Each is identified below as a primary or secondary warning sign, relative to its importance in kick detection.

Flow Rate Increase (Primary Indicator).

An increase in flow rate leaving the well, while pumping at a constant rate, is a primary kick indicator. The increased flow rate is interpreted as the formation aiding the rig pumps by moving fluid up the annulus and forcing formation fluids into the wellbore.

Pit Volume Increase (Primary Indicator).

If the pit volume is not changed as a result of surface-controlled actions, an increase indicates a kick is occurring. Fluids entering the wellbore displace an equal volume of mud at the flowline, resulting in pit gain.

Flowing Well With Pumps Off (Primary Indicator).

When the rig pumps are not moving the mud, a continued flow from the well indicates a kick is in progress. An exception is when the mud in the drillpipe is considerably heavier than in the annulus, such as in the case of a slug.

Pump Pressure Decrease and Pump Stroke Increase (Secondary Indicator).

A pump pressure change may indicate a kick. Initial fluid entry into the borehole may cause the mud to flocculate and temporarily increase the pump pressure. As the flow continues, the low-density influx will displace heavier drilling fluids and the pump pressure may begin to decrease. As the fluid in the annulus becomes less dense, the mud in the drillpipe tends to fall and pump speed may increase.

Other drilling problems may also exhibit these signs. A hole in the pipe, called a "washout," will cause pump pressure to decrease. A twist-off of the drillstring will give the same signs. It is proper procedure, however, to check for a kick if these signs are observed.

Improper Hole Fill-Up on Trips (Primary Indicator).

When the drillstring is pulled out of the hole, the mud level should decrease by a volume equivalent to the removed steel. If the hole does not require the calculated volume of mud to bring the mud level back to the surface, it is assumed a kick fluid has entered the hole and partially filled the displacement volume of the drillstring. Even though gas or salt water may have entered the hole, the well may not flow until enough fluid has entered to reduce the hydrostatic pressure below the formation pressure.

String Weight Change (Secondary Indicator).

Drilling fluid provides a buoyant effect to the drillstring and reduces the actual pipe weight supported by the derrick. Heavier muds have a greater buoyant force than less dense muds. When a kick occurs, and low-density formation fluids begin to enter the borehole, the buoyant force of the mud system is reduced, and the string weight observed at the surface begins to increase.

Drilling Break (Secondary Indicator).

An abrupt increase in bit-penetration rate, called a "drilling break," is a warning sign of a potential kick. A gradual increase in penetration rate is an abnormal pressure indicator and should not be misconstrued as an abrupt rate increase.

* [DATA SECTION]:
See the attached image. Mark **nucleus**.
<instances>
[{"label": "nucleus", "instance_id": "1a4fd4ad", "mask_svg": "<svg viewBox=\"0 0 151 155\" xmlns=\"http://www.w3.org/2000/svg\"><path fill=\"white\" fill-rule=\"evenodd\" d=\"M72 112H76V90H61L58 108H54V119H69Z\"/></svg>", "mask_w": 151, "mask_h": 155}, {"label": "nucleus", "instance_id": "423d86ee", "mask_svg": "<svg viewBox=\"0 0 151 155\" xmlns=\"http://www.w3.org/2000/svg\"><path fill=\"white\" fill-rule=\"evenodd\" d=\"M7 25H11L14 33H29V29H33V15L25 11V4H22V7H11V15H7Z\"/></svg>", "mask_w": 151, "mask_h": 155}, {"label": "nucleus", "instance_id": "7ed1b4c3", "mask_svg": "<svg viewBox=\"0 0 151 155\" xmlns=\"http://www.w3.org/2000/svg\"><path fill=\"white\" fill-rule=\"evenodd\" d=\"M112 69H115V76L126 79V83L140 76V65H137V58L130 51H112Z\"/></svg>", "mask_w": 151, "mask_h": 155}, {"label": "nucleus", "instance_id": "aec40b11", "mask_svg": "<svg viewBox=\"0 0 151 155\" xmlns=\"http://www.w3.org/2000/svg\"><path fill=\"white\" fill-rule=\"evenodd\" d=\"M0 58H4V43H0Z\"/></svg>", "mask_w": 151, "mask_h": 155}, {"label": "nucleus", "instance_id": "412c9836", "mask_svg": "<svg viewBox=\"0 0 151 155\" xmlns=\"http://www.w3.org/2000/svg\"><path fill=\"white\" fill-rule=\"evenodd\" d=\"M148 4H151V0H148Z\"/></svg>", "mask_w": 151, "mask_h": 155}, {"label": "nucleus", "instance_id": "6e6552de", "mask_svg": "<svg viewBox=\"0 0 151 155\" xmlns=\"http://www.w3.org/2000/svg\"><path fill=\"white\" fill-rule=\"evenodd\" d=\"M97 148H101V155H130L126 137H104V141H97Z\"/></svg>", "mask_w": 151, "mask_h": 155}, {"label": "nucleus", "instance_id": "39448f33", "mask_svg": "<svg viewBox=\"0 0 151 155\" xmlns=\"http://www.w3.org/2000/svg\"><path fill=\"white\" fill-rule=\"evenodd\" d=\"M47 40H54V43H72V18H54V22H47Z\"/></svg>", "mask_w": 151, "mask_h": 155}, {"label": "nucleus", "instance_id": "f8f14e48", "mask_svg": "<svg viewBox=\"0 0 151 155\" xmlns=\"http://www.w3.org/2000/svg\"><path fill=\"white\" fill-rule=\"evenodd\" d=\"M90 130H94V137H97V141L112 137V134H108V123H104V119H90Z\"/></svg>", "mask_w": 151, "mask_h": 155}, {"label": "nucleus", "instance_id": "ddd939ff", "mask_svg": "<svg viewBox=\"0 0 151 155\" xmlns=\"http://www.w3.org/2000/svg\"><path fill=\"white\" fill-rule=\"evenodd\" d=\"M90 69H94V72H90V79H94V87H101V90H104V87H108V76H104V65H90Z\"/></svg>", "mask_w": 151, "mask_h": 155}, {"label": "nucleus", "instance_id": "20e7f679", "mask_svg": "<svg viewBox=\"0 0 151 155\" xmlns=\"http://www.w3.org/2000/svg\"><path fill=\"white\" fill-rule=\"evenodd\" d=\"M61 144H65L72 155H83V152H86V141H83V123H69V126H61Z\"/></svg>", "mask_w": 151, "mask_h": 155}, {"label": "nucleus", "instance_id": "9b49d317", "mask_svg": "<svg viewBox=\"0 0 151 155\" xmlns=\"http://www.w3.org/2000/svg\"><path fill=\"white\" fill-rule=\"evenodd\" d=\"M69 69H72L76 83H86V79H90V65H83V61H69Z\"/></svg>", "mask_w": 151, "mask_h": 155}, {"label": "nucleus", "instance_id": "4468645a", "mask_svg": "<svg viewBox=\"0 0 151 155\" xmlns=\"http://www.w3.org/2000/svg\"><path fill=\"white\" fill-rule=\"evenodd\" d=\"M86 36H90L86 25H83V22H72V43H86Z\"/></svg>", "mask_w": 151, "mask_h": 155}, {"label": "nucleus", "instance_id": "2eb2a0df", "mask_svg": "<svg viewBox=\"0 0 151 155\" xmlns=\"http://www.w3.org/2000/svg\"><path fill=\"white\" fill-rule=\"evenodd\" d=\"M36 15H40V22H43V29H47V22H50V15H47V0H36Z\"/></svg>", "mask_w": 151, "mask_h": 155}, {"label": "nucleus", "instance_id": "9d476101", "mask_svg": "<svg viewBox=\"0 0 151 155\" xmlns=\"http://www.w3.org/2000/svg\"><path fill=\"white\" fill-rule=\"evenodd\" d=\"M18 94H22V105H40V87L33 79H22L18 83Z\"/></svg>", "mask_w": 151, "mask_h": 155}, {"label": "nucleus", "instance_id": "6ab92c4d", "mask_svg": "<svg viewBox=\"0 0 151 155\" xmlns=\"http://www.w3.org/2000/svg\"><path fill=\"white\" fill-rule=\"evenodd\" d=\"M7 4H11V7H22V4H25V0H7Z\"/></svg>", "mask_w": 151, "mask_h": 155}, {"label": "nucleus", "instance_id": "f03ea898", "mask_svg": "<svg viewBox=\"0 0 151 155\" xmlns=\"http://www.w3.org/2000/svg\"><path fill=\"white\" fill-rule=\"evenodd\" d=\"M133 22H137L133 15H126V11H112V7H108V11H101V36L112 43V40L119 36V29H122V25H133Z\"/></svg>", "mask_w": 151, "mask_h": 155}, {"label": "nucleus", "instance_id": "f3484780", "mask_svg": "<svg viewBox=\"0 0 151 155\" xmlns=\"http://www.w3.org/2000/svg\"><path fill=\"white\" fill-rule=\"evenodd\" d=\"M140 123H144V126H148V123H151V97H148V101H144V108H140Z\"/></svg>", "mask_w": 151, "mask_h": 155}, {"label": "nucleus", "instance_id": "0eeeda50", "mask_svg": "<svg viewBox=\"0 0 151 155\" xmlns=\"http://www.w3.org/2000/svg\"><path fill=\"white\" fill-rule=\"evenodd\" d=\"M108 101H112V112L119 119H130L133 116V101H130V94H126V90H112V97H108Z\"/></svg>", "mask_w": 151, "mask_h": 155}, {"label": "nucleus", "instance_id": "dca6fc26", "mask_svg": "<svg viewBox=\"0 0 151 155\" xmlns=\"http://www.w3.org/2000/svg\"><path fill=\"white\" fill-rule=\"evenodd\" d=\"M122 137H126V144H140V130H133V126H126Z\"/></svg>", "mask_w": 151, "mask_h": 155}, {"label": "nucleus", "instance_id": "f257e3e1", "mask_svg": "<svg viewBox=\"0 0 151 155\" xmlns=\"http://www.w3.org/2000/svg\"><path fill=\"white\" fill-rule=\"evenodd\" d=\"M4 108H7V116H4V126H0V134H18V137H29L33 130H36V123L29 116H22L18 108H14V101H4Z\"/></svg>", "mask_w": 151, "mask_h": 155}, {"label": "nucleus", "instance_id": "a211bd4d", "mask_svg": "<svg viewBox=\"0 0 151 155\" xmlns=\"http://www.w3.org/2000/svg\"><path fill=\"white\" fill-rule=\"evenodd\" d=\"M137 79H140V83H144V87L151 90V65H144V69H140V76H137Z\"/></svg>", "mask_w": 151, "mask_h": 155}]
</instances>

* [REQUIREMENT 1]:
According to the passage on kick warning signs, what is an abrupt increase in bit-penetration rate called?
* [REQUIREMENT 2]:
Carry on the passage on kick warning signs, starting after its final sentence.

* [TASK RESPONSE 1]:
A "drilling break."

* [TASK RESPONSE 2]:
When the rate suddenly increases, it is assumed that the rock type has changed. It is also assumed that the new rock type has the potential to kick (as in the case of a sand), whereas the previously drilled rock did not have this potential (as in the case of shale). Although a drilling break may have been observed, it is not certain that a kick will occur, only that a new formation has been drilled that may have kick potential.

It is recommended when a drilling break is recorded that the driller should drill 3 to 5 ft (1 to 1.5 m) into the sand and then stop to check for flowing formation fluids. Flow checks are not always performed in tophole drilling or when drilling through a series of stringers in which repetitive breaks are encountered; unfortunately, many kicks and blowouts have occurred because of this lack of flow checking.

Cut Mud Weight (Secondary Indicator).

Reduced mud weight observed at the flow line has occasionally caused a kick to occur. Some causes for reduced mud weight are core volume cutting, connection air, or aerated mud circulated from the pits and down the drillpipe. Fortunately, the lower mud weights from the cuttings effect are found near the surface (generally because of gas expansion) and do not appreciably reduce mud density throughout the hole. Table 4.3 shows that gas cutting has a very small effect on bottomhole hydrostatic pressure.

An important point to remember about gas cutting is that if the well did not kick within the time required to drill the gas zone and circulate the gas to the surface, only a small possibility exists that it will kick. Generally, gas cutting indicates that a formation has been drilled that contains gas. It does not mean that the mud weight must be increased.

## Kick Detection and Monitoring With MWD Tools

Measurement while drilling (MWD) systems monitor mud properties, formation parameters, and drillstring parameters during circulation and drilling operations. The system is widely used for drilling, but it also has applications for well control, including the following:

• Drilling-efficiency data, such as downhole weight on bit and torque, can be used to differentiate between rate of penetration changes caused by drag and those caused by formation strength. Monitoring bottomhole pressure, temperature, and flow with the MWD tool is not only useful for early kick detection, but can also be valuable during a well-control kill operation. Formation evaluation capabilities, such as gamma ray and resistivity measurements, can be used to detect influxes into the wellbore, identify rock lithology, and predict pore pressure trends.
• The MWD tool enables monitoring of the acoustic properties of the annulus for early gas-influx detection. Pressure pulses generated by the MWD pulser are recorded and compared at the standpipe and the top of the annulus. Full-scale testing has shown that the presence of free gas in the annulus is detected by amplitude attenuation and phase delay between the two signals. For water-based mud systems, this technique has demonstrated the capacity to consistently detect gas influxes within minutes before significant expansion occurs. Further development is currently under way to improve the system’s capability to detect gas influxes in oil-based mud.
• Some MWD tools feature kick detection through ultrasonic sensors. In these systems, an ultrasonic transducer emits a signal that is reflected off the formation and back to the sensor. Small quantities of free gas significantly alter the acoustic impedance of the mud. Automatic monitoring of these signals permits detection of gas in the annulus. It should be noted that these devices only detect the presence of gas at or below the MWD tool.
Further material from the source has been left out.